Restate each line below word for word, skipping every picture.

============================================================

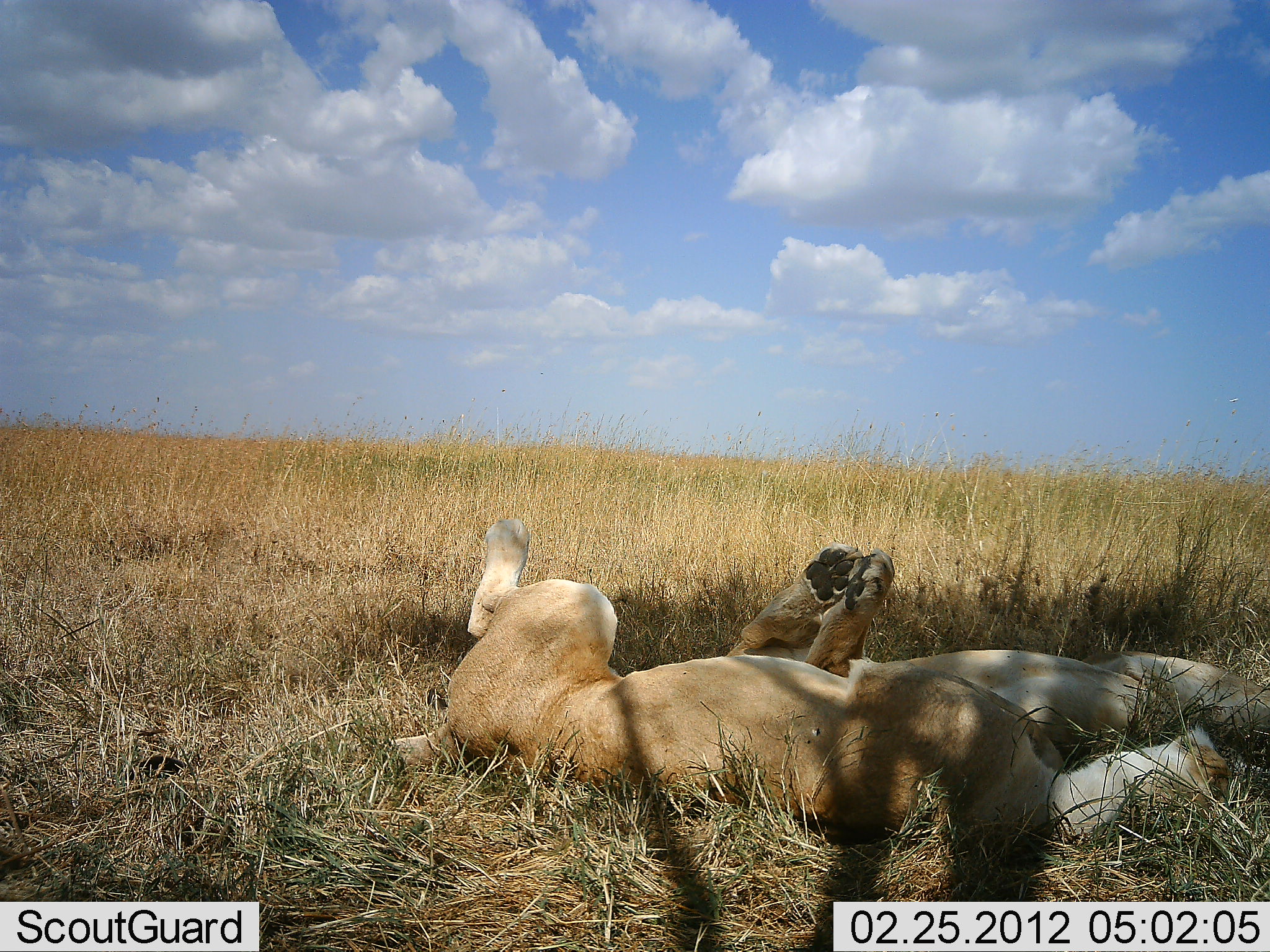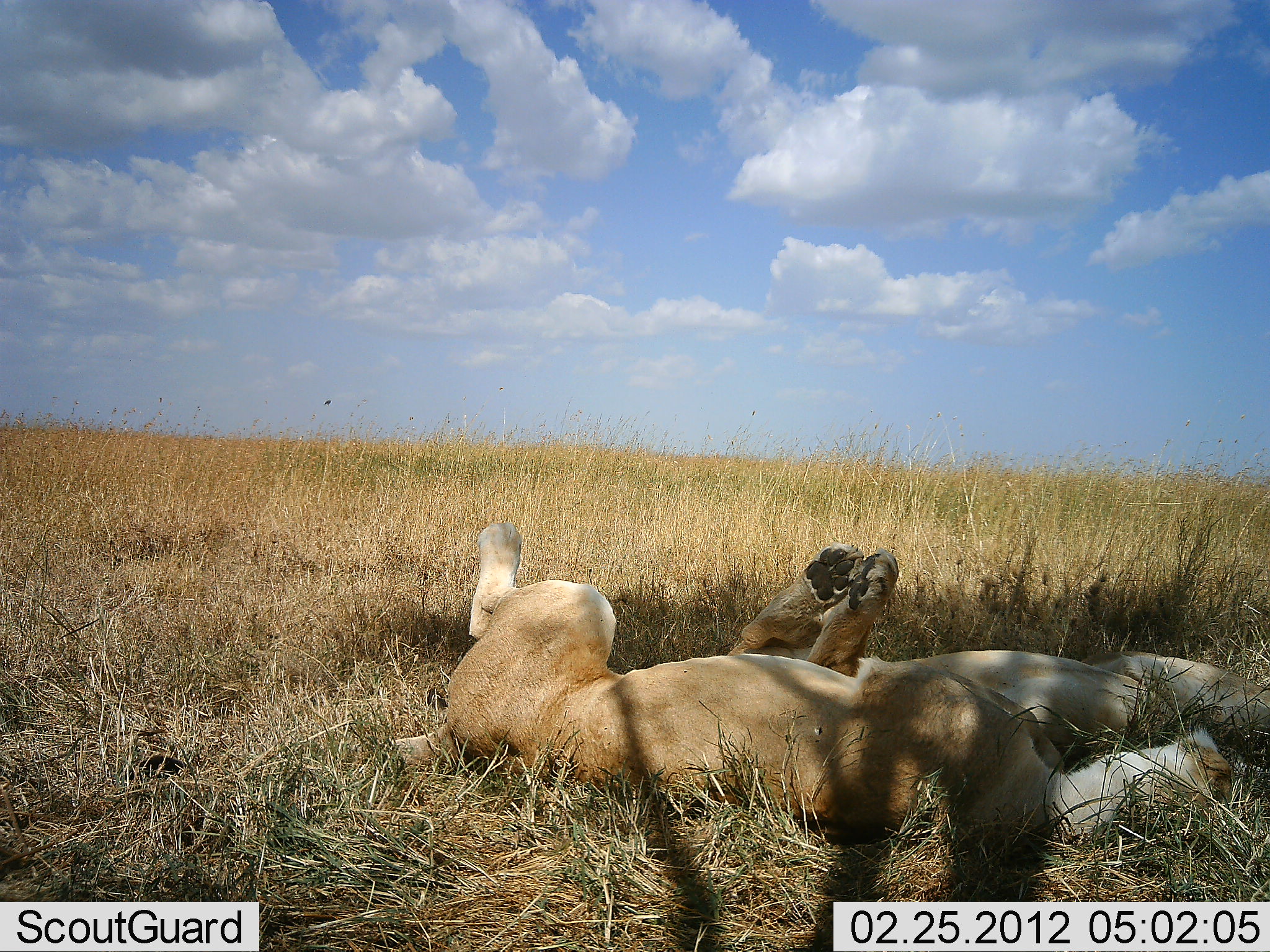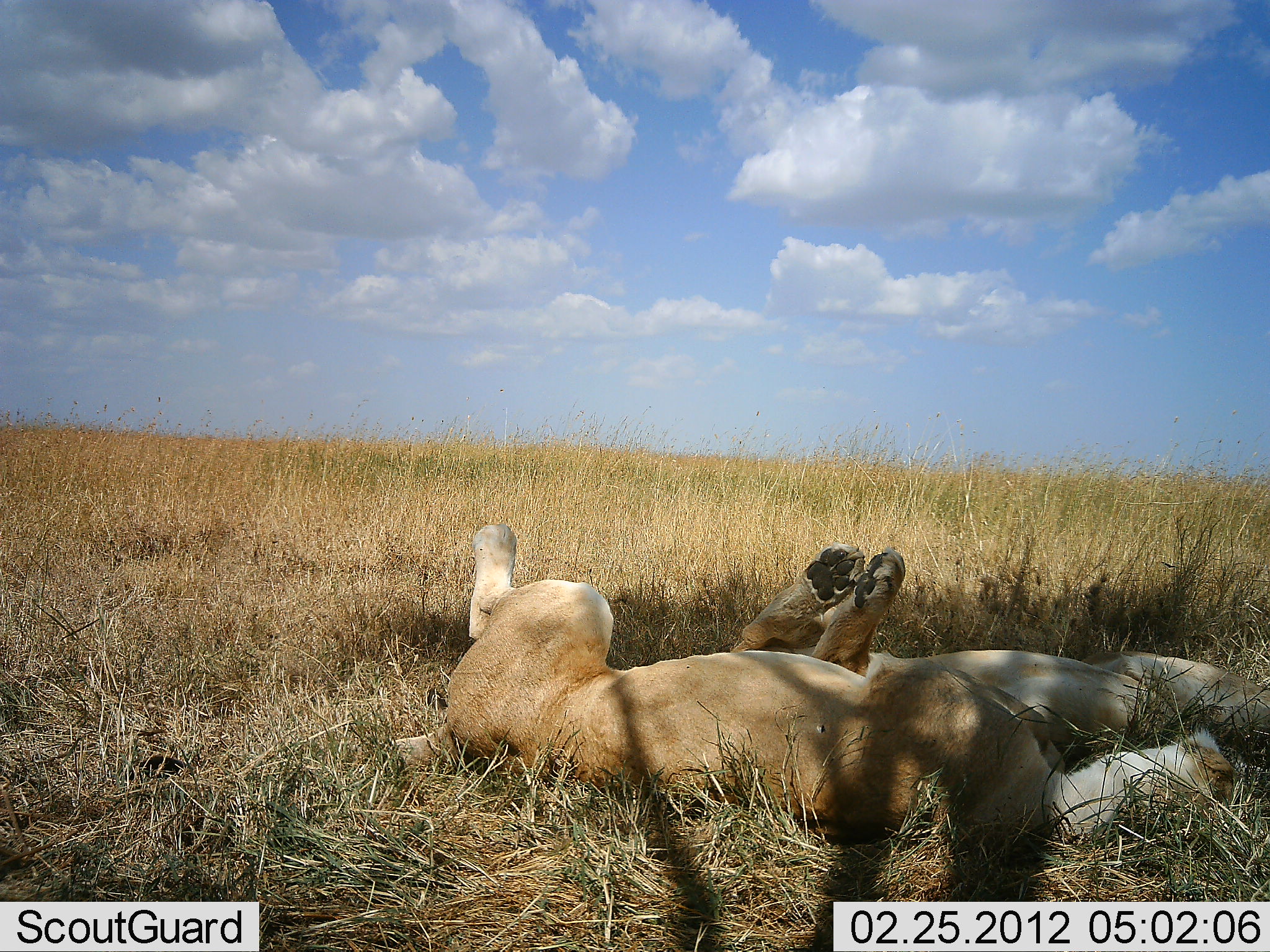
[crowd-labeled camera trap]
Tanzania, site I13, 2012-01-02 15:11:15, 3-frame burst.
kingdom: Animalia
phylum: Chordata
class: Mammalia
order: Carnivora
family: Felidae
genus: Panthera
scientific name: Panthera leo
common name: lion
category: lionfemale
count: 2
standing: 0%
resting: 96%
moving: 0%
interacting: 4%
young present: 0%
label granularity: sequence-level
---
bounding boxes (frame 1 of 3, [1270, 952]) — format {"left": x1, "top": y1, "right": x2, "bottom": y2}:
animal: {"left": 380, "top": 518, "right": 1229, "bottom": 856}; {"left": 721, "top": 542, "right": 1270, "bottom": 769}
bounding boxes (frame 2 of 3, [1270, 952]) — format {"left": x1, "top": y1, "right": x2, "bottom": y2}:
animal: {"left": 384, "top": 523, "right": 1236, "bottom": 852}; {"left": 718, "top": 544, "right": 1270, "bottom": 756}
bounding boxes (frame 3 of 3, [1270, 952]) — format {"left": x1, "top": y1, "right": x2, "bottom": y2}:
animal: {"left": 380, "top": 523, "right": 1239, "bottom": 847}; {"left": 724, "top": 542, "right": 1270, "bottom": 753}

============================================================

__Answer space__
[crowd-labeled camera trap]
Tanzania, site I13, 2012-01-02 15:11:15, 3-frame burst.
kingdom: Animalia
phylum: Chordata
class: Mammalia
order: Carnivora
family: Felidae
genus: Panthera
scientific name: Panthera leo
common name: lion
category: lionfemale
count: 2
standing: 0%
resting: 96%
moving: 0%
interacting: 4%
young present: 0%
label granularity: sequence-level
---
bounding boxes (frame 1 of 3, [1270, 952]) — format {"left": x1, "top": y1, "right": x2, "bottom": y2}:
animal: {"left": 380, "top": 518, "right": 1229, "bottom": 856}; {"left": 721, "top": 542, "right": 1270, "bottom": 769}
bounding boxes (frame 2 of 3, [1270, 952]) — format {"left": x1, "top": y1, "right": x2, "bottom": y2}:
animal: {"left": 384, "top": 523, "right": 1236, "bottom": 852}; {"left": 718, "top": 544, "right": 1270, "bottom": 756}
bounding boxes (frame 3 of 3, [1270, 952]) — format {"left": x1, "top": y1, "right": x2, "bottom": y2}:
animal: {"left": 380, "top": 523, "right": 1239, "bottom": 847}; {"left": 724, "top": 542, "right": 1270, "bottom": 753}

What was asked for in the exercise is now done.